Passage to read:
*** Begin section ***

Posted on Aug 31, 2010 by Quick Hippo

On a new dogfood machine I am seeing these msgs every few seconds when power save is enabled (iw dev wlan0 set power_save on). This is on my home network: 11n+WPA-PSK/AES, 2437, snr -67, Airport Extreme.

With power save disabled fewer beacons are missed. Right after disable I saw a few complaints about send ProbeReq frames to verify the AP was still there and some frames flushed from the AMPDU RX reorder buffer due to timeouts. After a bit all is quiet. Feels like sta+AP don't have their TSF sync'd.

Comment #6

Posted on Sep 3, 2010 by Happy Panda

(No comment was entered for this change.)

Comment #7

Posted on Sep 3, 2010 by Grumpy Rabbit

Attached is some beacon loss captured with full debug enabled on a machine that has ATH_DEBUG enabled. ATH_DEBUG is required to enable debug prints in ath9k. The /sys/kernel/debug/ath9k/phy0/debug file was echo'd in the value 0x00ffffff. The should be enough to get all debug messages:

enum ATH_DEBUG { ATH_DBG_RESET = 0x00000001, ATH_DBG_QUEUE = 0x00000002, ATH_DBG_EEPROM = 0x00000004, ATH_DBG_CALIBRATE = 0x00000008, ATH_DBG_INTERRUPT = 0x00000010, ATH_DBG_REGULATORY = 0x00000020, ATH_DBG_ANI = 0x00000040, ATH_DBG_XMIT = 0x00000080, ATH_DBG_BEACON = 0x00000100, ATH_DBG_CONFIG = 0x00000200, ATH_DBG_FATAL = 0x00000400, ATH_DBG_PS = 0x00000800, ATH_DBG_HWTIMER = 0x00001000, ATH_DBG_BTCOEX = 0x00002000, ATH_DBG_WMI = 0x00004000, ATH_DBG_BSTUCK = 0x00008000, ATH_DBG_ANY = 0xffffffff };

By default this is set to ATH_DBG_FATAL only.

*** End section ***

Task item A:
Decide whether each statement below agrees with the beacon-loss thread. Answer yes or no for each and quote the words of the thread that decide it.
(i) Disabling power save leads to more missed beacons.
(ii) The debug setting defaults to ATH_DBG_FATAL only.
(iii) ATH_DBG_PS has the value 0x00000800.
Task item B: Write a continuation of the ath9k beacon-loss thread, starting right after its final sentence.

Given data:
*** Begin section ***

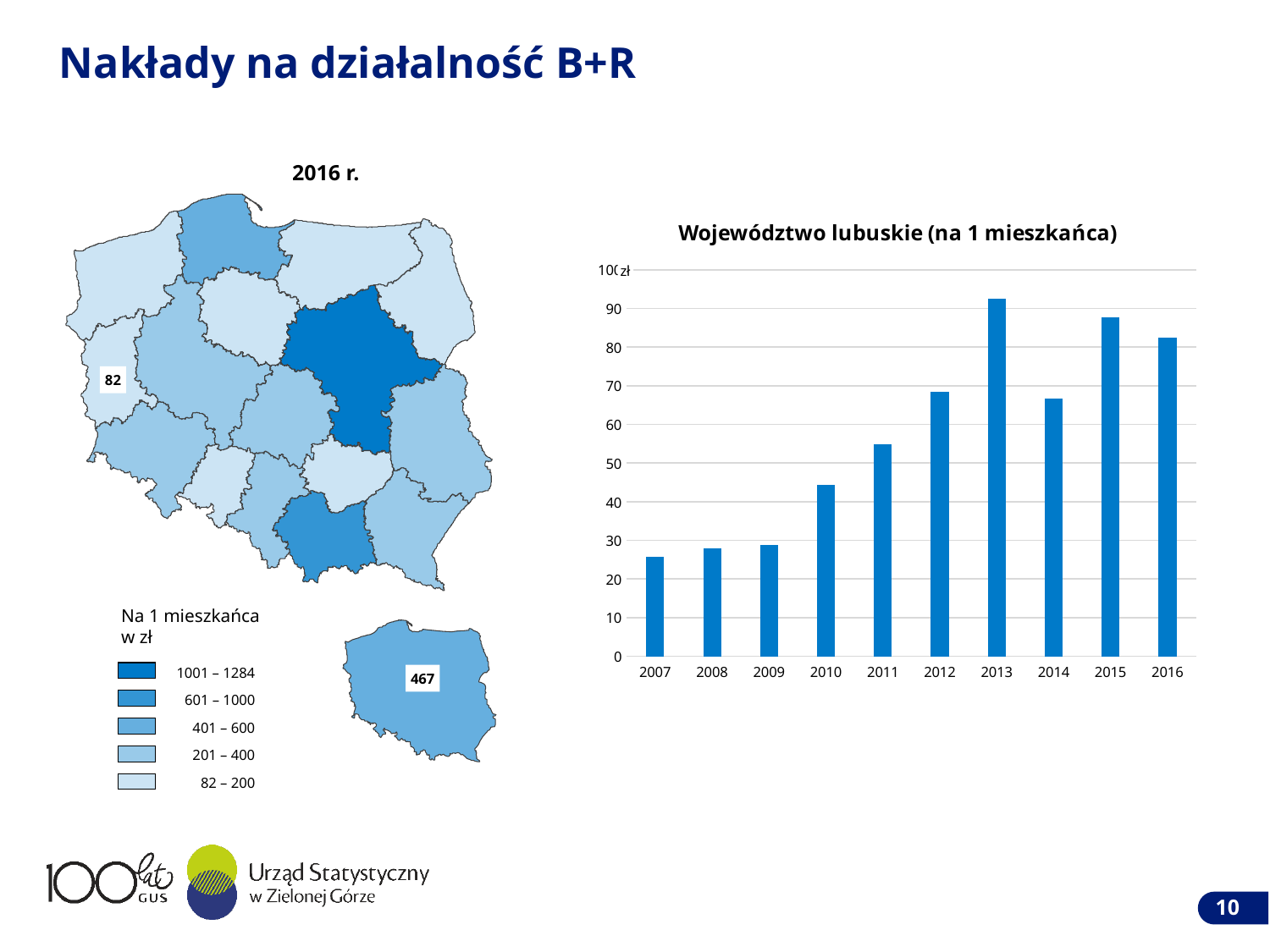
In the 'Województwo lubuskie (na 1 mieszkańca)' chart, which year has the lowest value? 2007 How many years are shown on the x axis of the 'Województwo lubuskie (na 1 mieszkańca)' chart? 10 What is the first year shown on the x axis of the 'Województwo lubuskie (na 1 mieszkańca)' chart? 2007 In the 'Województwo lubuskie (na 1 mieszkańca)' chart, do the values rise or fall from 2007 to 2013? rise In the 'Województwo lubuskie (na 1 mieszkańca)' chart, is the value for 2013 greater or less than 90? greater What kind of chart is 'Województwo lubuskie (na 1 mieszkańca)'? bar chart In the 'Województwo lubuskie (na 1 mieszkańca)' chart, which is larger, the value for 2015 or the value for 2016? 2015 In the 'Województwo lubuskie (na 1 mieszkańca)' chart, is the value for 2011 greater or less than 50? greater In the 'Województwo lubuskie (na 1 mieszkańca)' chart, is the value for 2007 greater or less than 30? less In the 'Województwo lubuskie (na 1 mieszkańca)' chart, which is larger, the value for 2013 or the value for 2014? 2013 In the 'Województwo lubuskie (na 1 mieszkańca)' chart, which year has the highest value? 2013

*** End section ***

Answer A:
(i) No: "With power save disabled fewer beacons are missed."
(ii) Yes: "By default this is set to ATH_DBG_FATAL only."
(iii) Yes: "ATH_DBG_PS = 0x00000800"

Answer B:
Attachments

beacon-loss.log.bz2 331.07KB

Comment #8

Posted on Sep 3, 2010 by Grumpy Rabbit

OK here is another debug log dump, now with roaming. What this proves is at least the beacon synch is taking effect while roaming. Beacon loss happens even when not roaming. Going to do one more roam walk through now with power save disabled just to be 100% sure this is power save related.

Attachments

roam-beacon-loss.log.bz2 9.2MB

Comment #9

Posted on Sep 3, 2010 by Grumpy Rabbit

With power save disabled I still get beacon loss but it happened only once. Attached is the log. So it seems power save just helps reproduce it. Next I will try to reproduce with roaming disabled.

Attachments

beacon-loss-ps-off.log.bz2 331.07KB

Comment #10

Posted on Sep 3, 2010 by Grumpy Rabbit

OK -- if I disable bgscan everything is peachy:

ctrl_interface=/var/run/wpa_supplicant network={ ssid="GoogleGuest" scan_ssid=1 key_mgmt=NONE }

If you force a bgscan with with 'iw dev wlan0 scan' right after that you will see we start getting beacon loss. So the issue is 100% related to bgscan effects. Will dig in to that now.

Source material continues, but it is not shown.